I haven't dug into it so I'll assume the linear-time characterizatoin of packrat parsing is correct.

L(AL)R parsers are linear time parsers too. So in theory, neither packrat nor L(AL)R parsers are "faster".

What matters, in practice, of course, is implementation. L(AL)R state transitions can be executed in very few machine instructions ("look token code up in vector, get next state and action") so they can be extremely fast in practice. By "compiling" L(AL)R parsing to machine code, you can end up with lightning fast parsers, as shown by this 1986 Tom Pennello paper on Very Fast LR parsing. (Machines are now 20 years faster than when he wrote the paper!).

If packrat parsers are storing/caching results as they go, they may be linear time, but I'd guess the constant overhead would be pretty high, and then L(AL)R parsers in practice would be much faster. The YACC and Bison implementations from what I hear are pretty good.

If you care about the answer, read the basic technical papers closely; if you really care, then implement one of each and check out the overhead constants. My money is on L(AL)R.

An observation: most language front-ends don't spend most of their time "parsing"; rather, they spend a lot of time in lexical analysis. Optimize that (your bio says you are), and the parser speed won't matter much.

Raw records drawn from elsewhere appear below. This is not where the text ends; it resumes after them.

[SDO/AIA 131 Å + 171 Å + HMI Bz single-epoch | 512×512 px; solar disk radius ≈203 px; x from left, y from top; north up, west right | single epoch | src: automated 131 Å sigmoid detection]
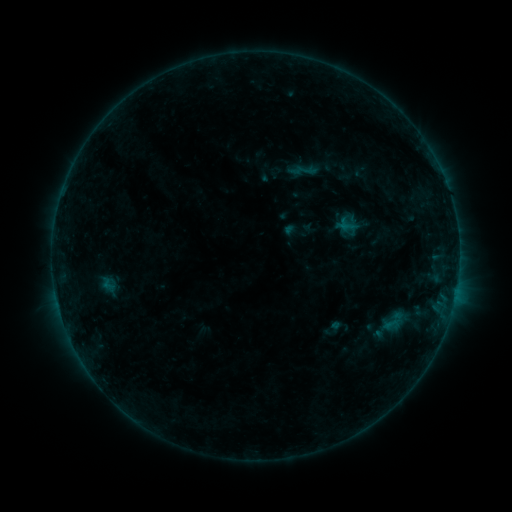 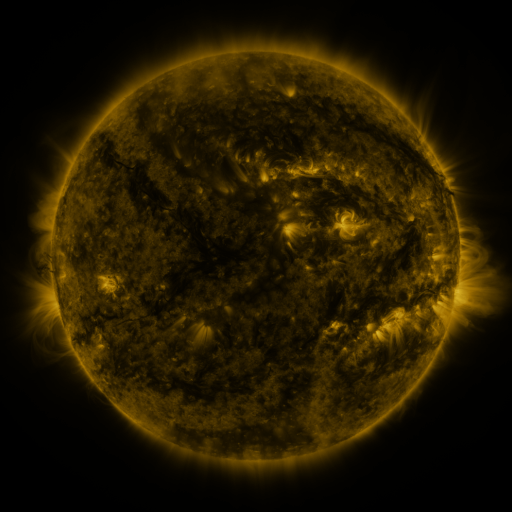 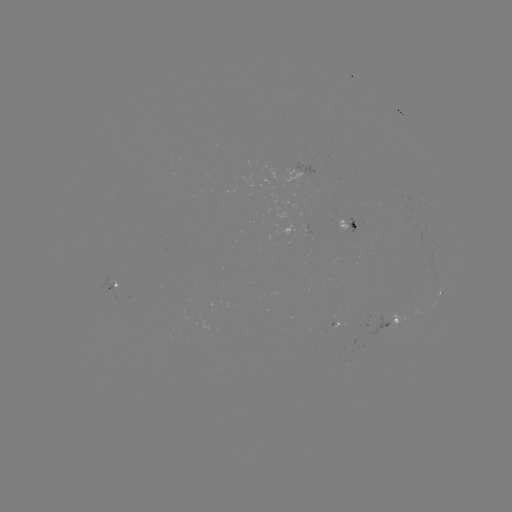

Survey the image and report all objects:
sigmoid: (306, 169)
sigmoid: (107, 284)
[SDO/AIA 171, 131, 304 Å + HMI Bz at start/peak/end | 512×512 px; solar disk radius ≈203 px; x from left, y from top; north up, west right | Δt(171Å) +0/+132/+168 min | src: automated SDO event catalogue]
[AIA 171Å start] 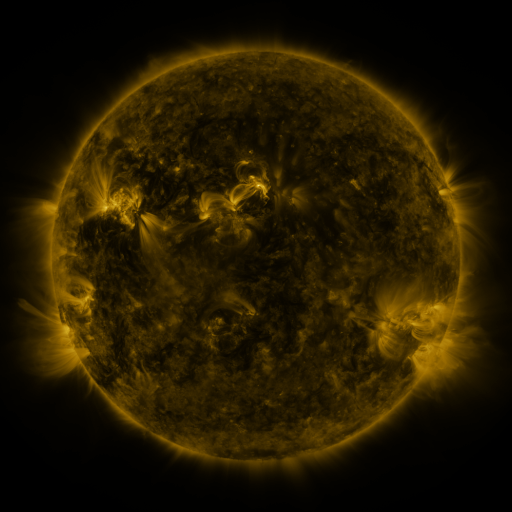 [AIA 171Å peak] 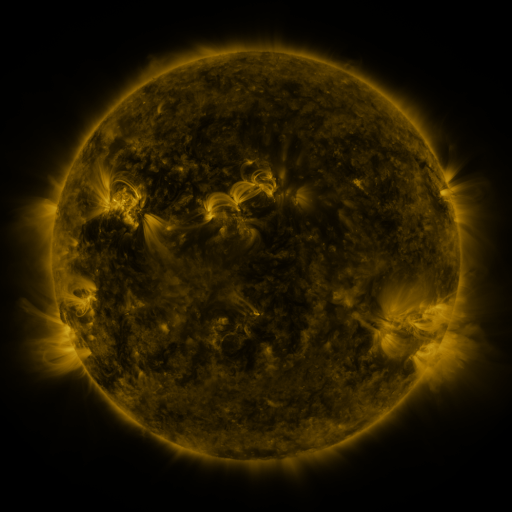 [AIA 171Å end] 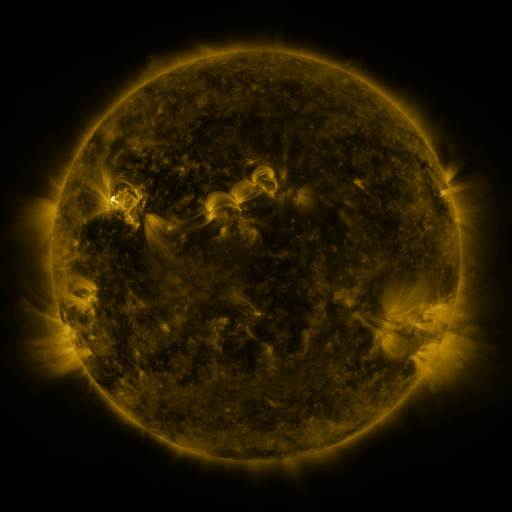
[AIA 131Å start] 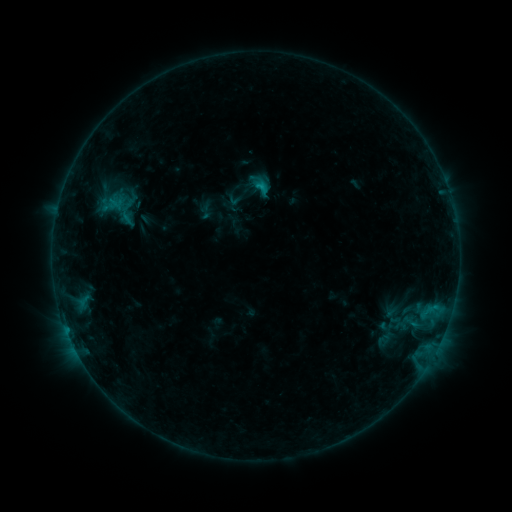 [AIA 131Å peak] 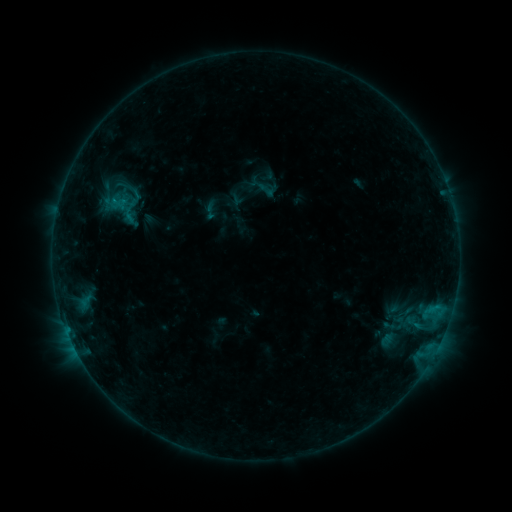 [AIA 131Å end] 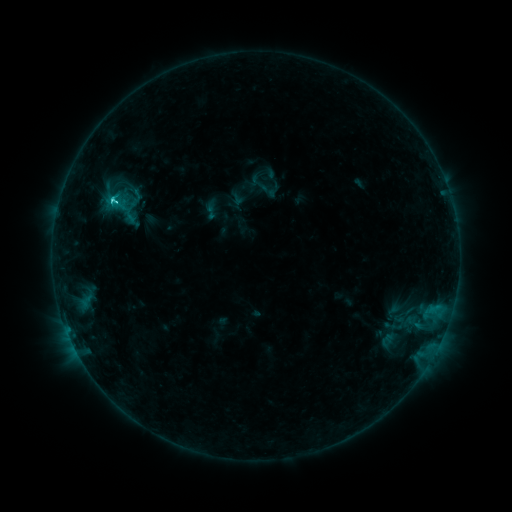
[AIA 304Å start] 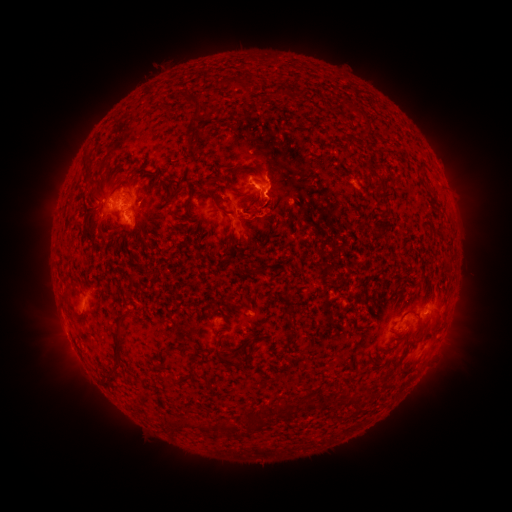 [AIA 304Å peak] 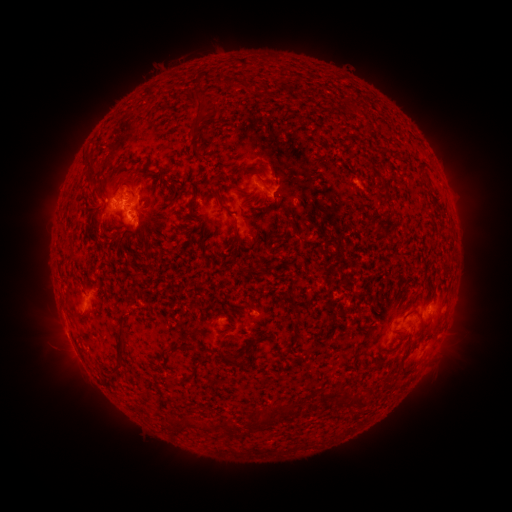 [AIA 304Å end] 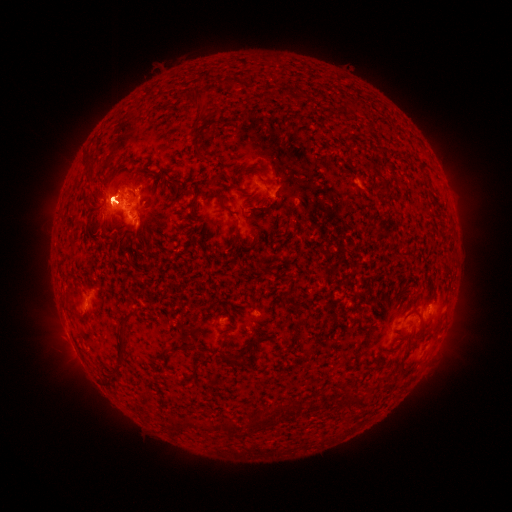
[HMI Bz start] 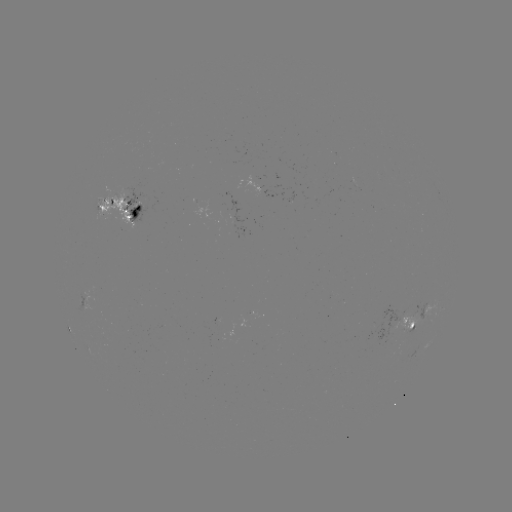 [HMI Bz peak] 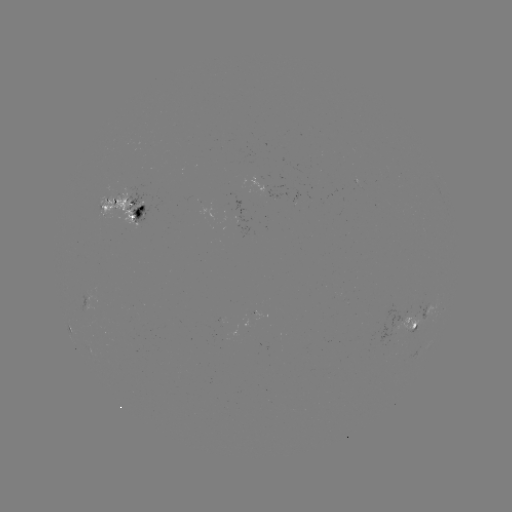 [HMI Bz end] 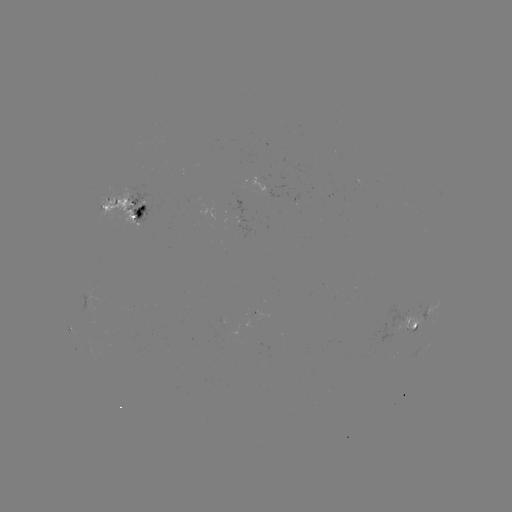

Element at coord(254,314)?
emerging-flux region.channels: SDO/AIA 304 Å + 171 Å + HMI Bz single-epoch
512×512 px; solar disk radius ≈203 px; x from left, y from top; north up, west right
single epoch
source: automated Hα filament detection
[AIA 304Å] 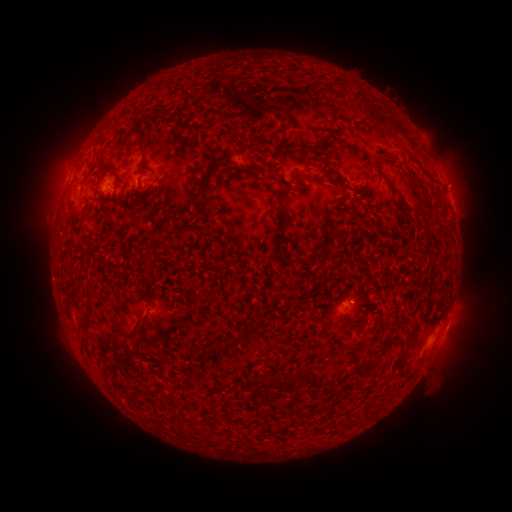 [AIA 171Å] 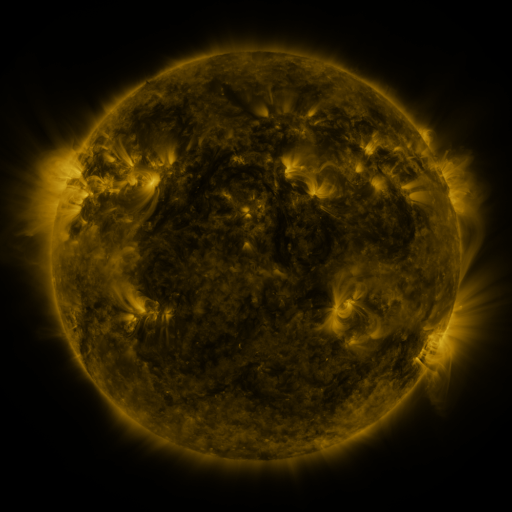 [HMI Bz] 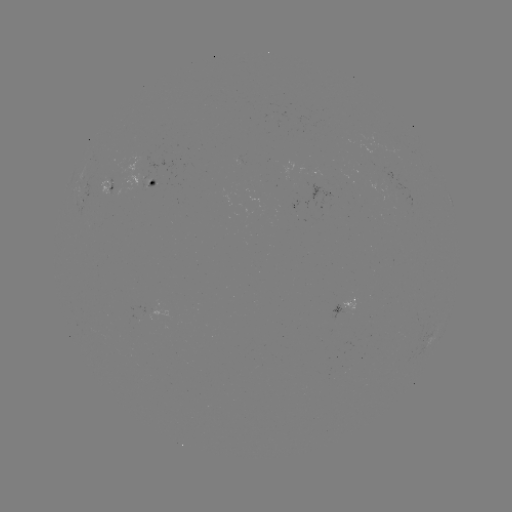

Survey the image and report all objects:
filament: (165, 113)
filament: (367, 114)
filament: (385, 127)
filament: (141, 138)
filament: (312, 148)
filament: (382, 175)
filament: (417, 180)
filament: (207, 189)
filament: (275, 192)
filament: (165, 244)
filament: (291, 262)
filament: (283, 296)
filament: (87, 318)
filament: (262, 323)
filament: (352, 327)
filament: (134, 329)
filament: (228, 344)
filament: (370, 363)
filament: (396, 365)
filament: (276, 381)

(I used to build LALR parser generators and corresponding parsers. I don't do that anymore; instead I use GLR parsers which are linear time in practice but handle arbitrary context-free grammmars. I give up some performance, but I can [and do, see bio] build dozens of parsers for many languages without a lot of trouble.).

Ira Baxter
It is possible to read the document (1986 Tom Pennello paper on Very Fast LR parsing) for free?
youllknow
Sure. Visit your local university's computer science library :-} I think the ACM will charge you only modest cost; IMHO its well worth it to make sure that ACM continues to make stuff like this available.